** Begin Excerpt provided **

# 5th Gear: New Series: 1/4/2011



## yetizone (Jun 25, 2008)

Here we go for a new 5th Gear series. Only 30 mins time slot again, but at least there is a car orientated show on terrestrial TV for the next few weeks. :thumb:

http://fwd.channel5.com/fifth-gear/blog/series-19-episode-1-nissan-gt-r-challenge-man-vs-machine

_"We are returning to Channel 5 on Friday April 1st at 7:30pm for Series 19 and we're kicking off with an incredible challenge at the glamourous Yas Marina circuit in Abu Dhabi. Jason Plato and Tiff Needell will be pushing the 2011 Nissan GT-R to the limit around Yas Marina and they will both be trying to record the fastest lap time possible."_

According to a certain TV & Radio listings magazine, VBH will be also testing the Audi RS3 as well.


----------



## CJR (Nov 4, 2010)

Cheers for the info, always liked fifthgear, was best in an hour format though, shame they still dont do it like that! 30 mins goes so fast, especially with adverts and competitions. 

Last series i watched the series a few weeks later on Discovery real time, and because there was no competition, there was longer on the actual reviews.


----------



## Ross (Apr 25, 2007)

Its worth a watch the last series was pretty good IMO.


----------



## who45 (Feb 8, 2008)

top gear isnt far away, june 26th afaik - quick fix of 5th gear will suffice for a few weeks


----------



## Ross (Apr 25, 2007)

who45 said:


> top gear isnt far away, june 26th afaik - quick fix of 5th gear will suffice for a few weeks


5th gear can't be any worse the TG of late.


----------



## robtech (Jan 17, 2011)

Ross said:


> 5th gear can't be any worse the TG of late.


here here dude totally agree,last series of TG was awful.

but i wish they would get shot of that ****y idiot jason potato....tiff great,jonny cool...tim and the billy connolly lookalike i belive got sacked,and vbh was heavily preggers ...o and ben collins ex stig what a horrible bloke,,,hope he aint back ..lol

in fact a show with the OLD TG guys i mean early 90s and mike brewer edd china penny malory, jason dawe,,,,, that would be good to see,,think a lot of folk are sick of the TG lot and the whole aston martin stunt show crap,,

people want real cars and features on real things,like washing the car etc not driffting 200k supercars

in fact the gadget show next week reviews pressure washers.


----------



## Spuj (Apr 19, 2010)

I have to disagree slightly with your above statement, as would the viewing figures of TG.

** End Excerpt provided **
** Begin Records for the exercise **

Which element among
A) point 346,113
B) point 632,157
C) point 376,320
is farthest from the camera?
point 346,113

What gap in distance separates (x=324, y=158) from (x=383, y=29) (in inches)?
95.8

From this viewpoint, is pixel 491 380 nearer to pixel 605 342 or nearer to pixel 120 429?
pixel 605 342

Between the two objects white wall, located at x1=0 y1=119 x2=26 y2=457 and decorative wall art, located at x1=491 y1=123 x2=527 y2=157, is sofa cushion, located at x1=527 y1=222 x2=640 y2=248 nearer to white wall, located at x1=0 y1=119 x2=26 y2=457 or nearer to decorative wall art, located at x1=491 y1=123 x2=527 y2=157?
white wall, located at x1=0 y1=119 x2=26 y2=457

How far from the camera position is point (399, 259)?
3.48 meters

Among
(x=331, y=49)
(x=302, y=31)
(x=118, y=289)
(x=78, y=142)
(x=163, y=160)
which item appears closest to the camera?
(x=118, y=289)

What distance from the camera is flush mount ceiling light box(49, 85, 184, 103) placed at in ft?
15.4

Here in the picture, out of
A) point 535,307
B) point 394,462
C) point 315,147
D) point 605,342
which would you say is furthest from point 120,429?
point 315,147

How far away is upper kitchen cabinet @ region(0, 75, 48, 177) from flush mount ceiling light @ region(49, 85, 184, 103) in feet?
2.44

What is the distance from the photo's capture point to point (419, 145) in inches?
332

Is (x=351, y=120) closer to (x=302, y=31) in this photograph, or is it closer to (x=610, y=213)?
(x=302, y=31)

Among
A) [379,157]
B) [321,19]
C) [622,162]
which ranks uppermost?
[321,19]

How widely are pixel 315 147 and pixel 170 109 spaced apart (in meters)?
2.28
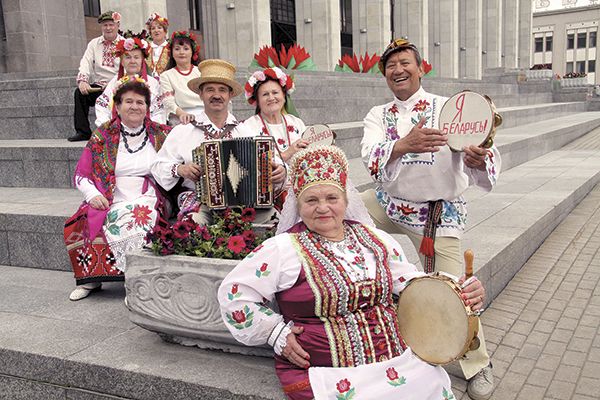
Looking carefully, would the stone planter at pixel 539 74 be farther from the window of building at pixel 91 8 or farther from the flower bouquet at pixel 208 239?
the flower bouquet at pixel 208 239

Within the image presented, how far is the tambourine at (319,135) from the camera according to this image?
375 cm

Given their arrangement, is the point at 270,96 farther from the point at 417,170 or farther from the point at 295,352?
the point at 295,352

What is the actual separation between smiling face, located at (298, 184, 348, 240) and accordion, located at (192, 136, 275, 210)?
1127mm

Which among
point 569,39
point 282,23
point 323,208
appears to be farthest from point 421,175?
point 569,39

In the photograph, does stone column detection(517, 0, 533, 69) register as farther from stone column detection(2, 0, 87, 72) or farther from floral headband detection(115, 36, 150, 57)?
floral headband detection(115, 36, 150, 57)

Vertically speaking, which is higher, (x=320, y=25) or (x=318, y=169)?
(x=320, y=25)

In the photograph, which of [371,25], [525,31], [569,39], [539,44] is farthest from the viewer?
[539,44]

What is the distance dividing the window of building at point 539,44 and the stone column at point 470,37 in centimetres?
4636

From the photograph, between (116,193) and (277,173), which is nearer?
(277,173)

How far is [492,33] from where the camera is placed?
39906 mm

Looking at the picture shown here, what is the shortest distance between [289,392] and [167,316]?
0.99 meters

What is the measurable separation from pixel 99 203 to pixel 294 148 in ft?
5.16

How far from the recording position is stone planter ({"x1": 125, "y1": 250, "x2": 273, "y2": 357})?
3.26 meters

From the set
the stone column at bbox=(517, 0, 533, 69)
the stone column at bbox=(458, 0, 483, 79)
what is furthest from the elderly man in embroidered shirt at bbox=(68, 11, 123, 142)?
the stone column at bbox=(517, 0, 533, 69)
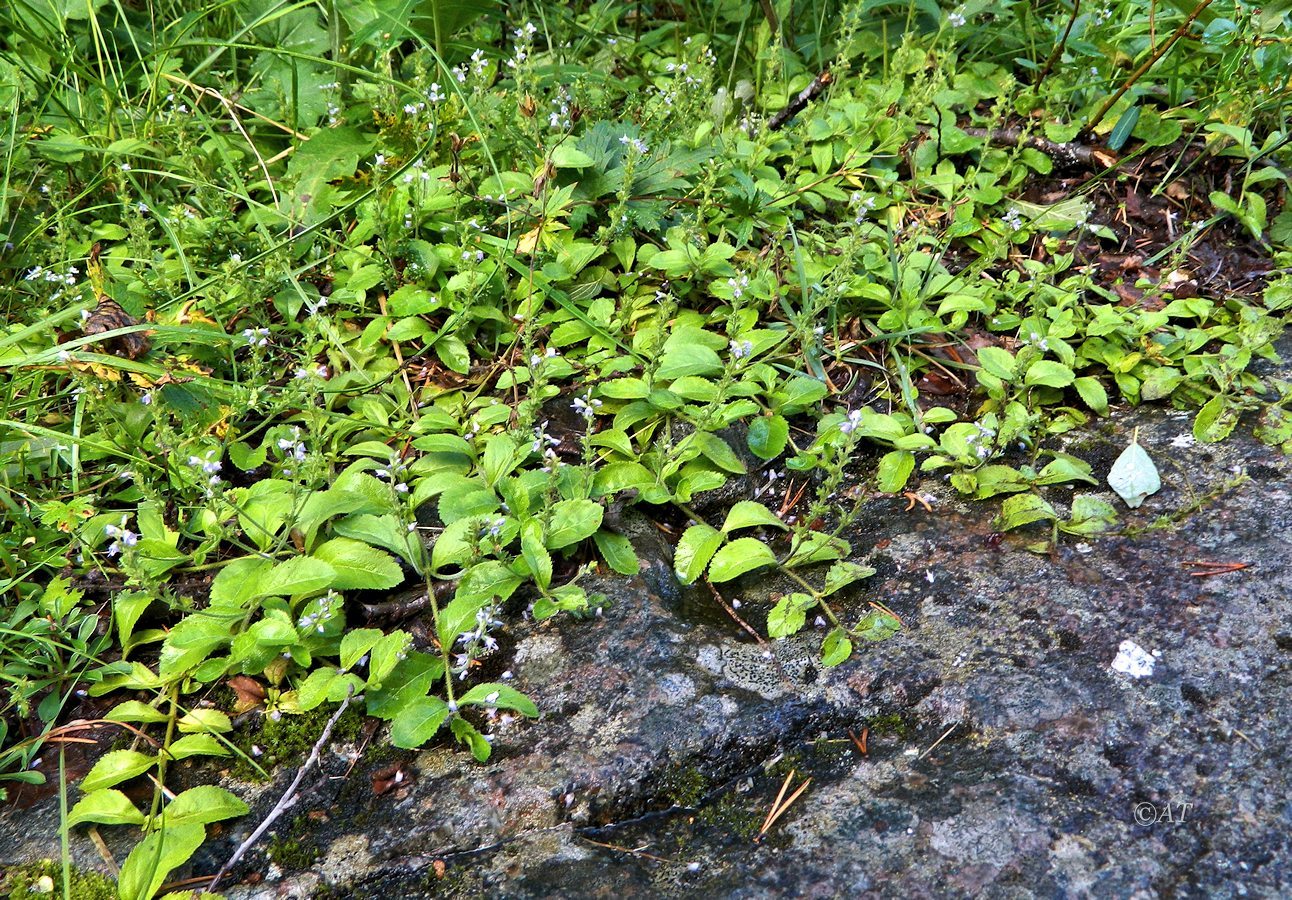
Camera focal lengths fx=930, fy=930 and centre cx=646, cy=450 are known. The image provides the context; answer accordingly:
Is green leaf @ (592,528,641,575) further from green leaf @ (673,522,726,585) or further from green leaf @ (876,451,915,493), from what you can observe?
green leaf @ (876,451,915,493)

** End Records for the exercise **

* [Written problem 1] In the 5th Gear thread, why did watching the previous series weeks later on Discovery real time give more time to the actual reviews?
* [Written problem 2] Pick out every line of the entries that contains the string "furthest", matching case exactly, and copy each one.

* [Finished answer 1] There was no competition in those showings, so more of the time went to the actual reviews.

* [Finished answer 2]
which would you say is furthest from point 120,429?
what is furthest from the elderly man in embroidered shirt at bbox=(68, 11, 123, 142)?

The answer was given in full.